I have more netstat images,
taken as the pc was wakeing up, not sure if a browser was open or not
and my pc sent data to a chinese? website i didn’t visit until i did a lookup. i believe it’s ip start with 50
i had spent a great deal of time putting a huge reply together with many links, but trying to upload the logs in html lost it all. it may be best to simply link to the entire album
after the first few pages it’s mostly cats, mostly successfully adopted, the race vids are really loud. danika got penalized =c if i recover screenshots this is where it will be.
All of the addresses in the netstat links you’ve posted are quite normal, just links to Comodo, Google, Yahoo, AKAMAI etc. The entry with the 188.8.131.52 address is Amazon.

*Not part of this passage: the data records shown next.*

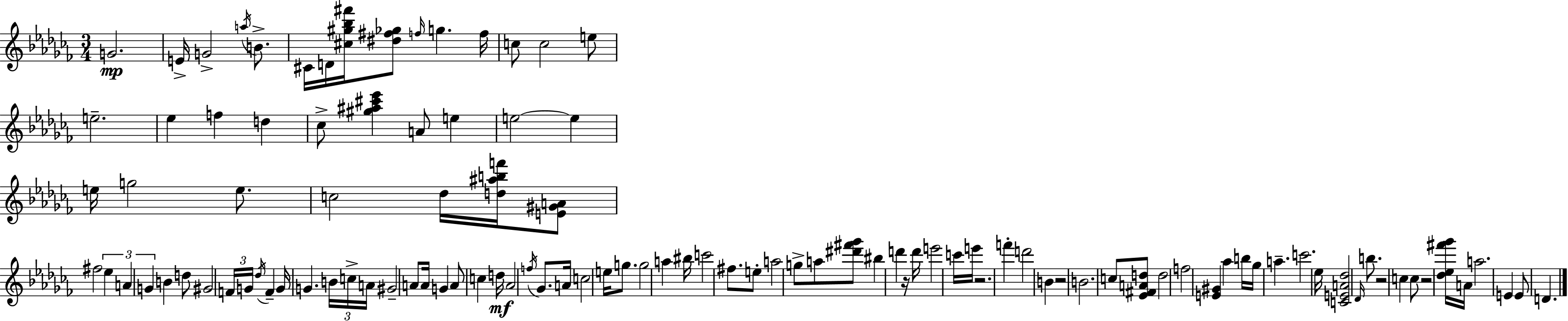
{
  \clef treble
  \numericTimeSignature
  \time 3/4
  \key aes \minor
  \repeat volta 2 { g'2.\mp | e'16-> g'2-> \acciaccatura { a''16 } b'8.-> | cis'16 d'16 <cis'' gis'' bes'' fis'''>16 <dis'' fis'' ges''>8 \grace { f''16 } g''4. | f''16 c''8 c''2 | \break e''8 e''2.-- | ees''4 f''4 d''4 | ces''8-> <gis'' ais'' cis''' ees'''>4 a'8 e''4 | e''2~~ e''4 | \break e''16 g''2 e''8. | c''2 des''16 <d'' ais'' b'' f'''>16 | <e' gis' a'>8 fis''2 \tuplet 3/2 { ees''4 | a'4 g'4 } b'4 | \break d''8 gis'2 | \tuplet 3/2 { f'16 g'16 \acciaccatura { des''16 } } f'4-- g'16 g'4. | \tuplet 3/2 { b'16 c''16-> a'16 } gis'2-- | a'8 a'16 g'4 a'8 c''4 | \break d''16\mf aes'2 \acciaccatura { f''16 } | ges'8. a'16 c''2 | e''16 g''8. g''2 | a''4 bis''16 c'''2 | \break fis''8. e''8-. a''2 | g''8-> a''8 <dis''' fis''' ges'''>8 bis''4 | d'''4 r16 d'''16 e'''2 | c'''16 e'''16 r2. | \break f'''4-. d'''2 | b'4 r2 | b'2. | c''8 <ees' fis' a' d''>8 d''2 | \break f''2 | <e' gis'>4 aes''4 b''16 ges''16 a''4.-- | c'''2. | ees''16 <c' e' a' des''>2 | \break \grace { des'16 } b''8. r2 | c''4 c''8 r2 | <des'' ees'' fis''' ges'''>16 a'16 a''2. | e'4 e'8 d'4. | \break } \bar "|."
}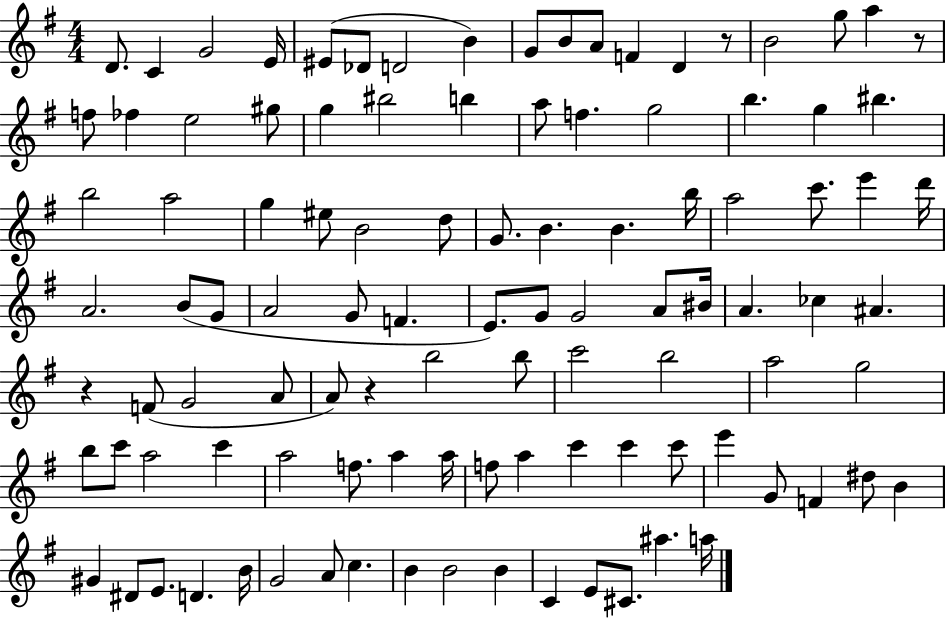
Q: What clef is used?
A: treble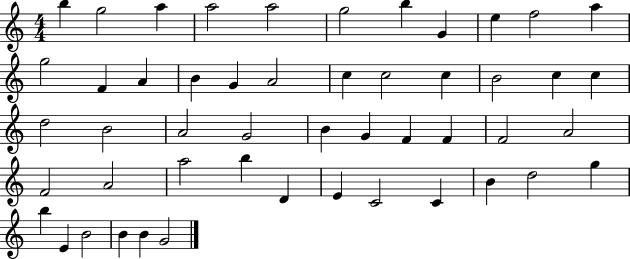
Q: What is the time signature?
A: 4/4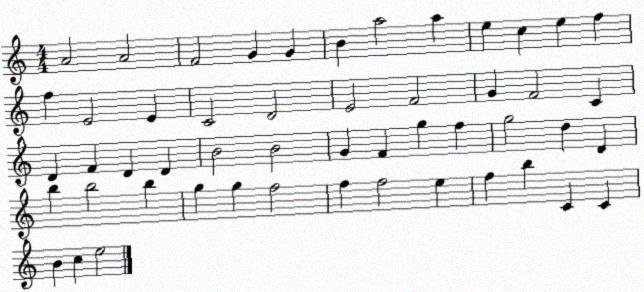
X:1
T:Untitled
M:4/4
L:1/4
K:C
A2 A2 F2 G G B a2 a e c e f f E2 E C2 D2 E2 F2 G F2 C D F D D B2 B2 G F g f g2 d D b b2 b g g f2 f f2 e f b C C B c e2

I have no idea what I’m supposed to be looking for in your Photobucket album, and I’m not going to trawl through close on 600 images trying to guess.
[attachment deleted by admin]
Please be specific about what IP’s you think are suspicious. When checking Netstat or other IP logs please do your homework and check the IP’s with an online look up service to see what is being connected to. That way we can have a conversation instead of running around in clouds of suspiciousness and theories. For IP checks I use the whois service of cqcounter.
You say your system connected to an IP in the 50 range but I don’t see it in your image. You think it is China but you don’t know for sure nor do we get a screenshot where your computer actually connects to that IP. Without proper information I feel like I am running with you and that would be running after your tail.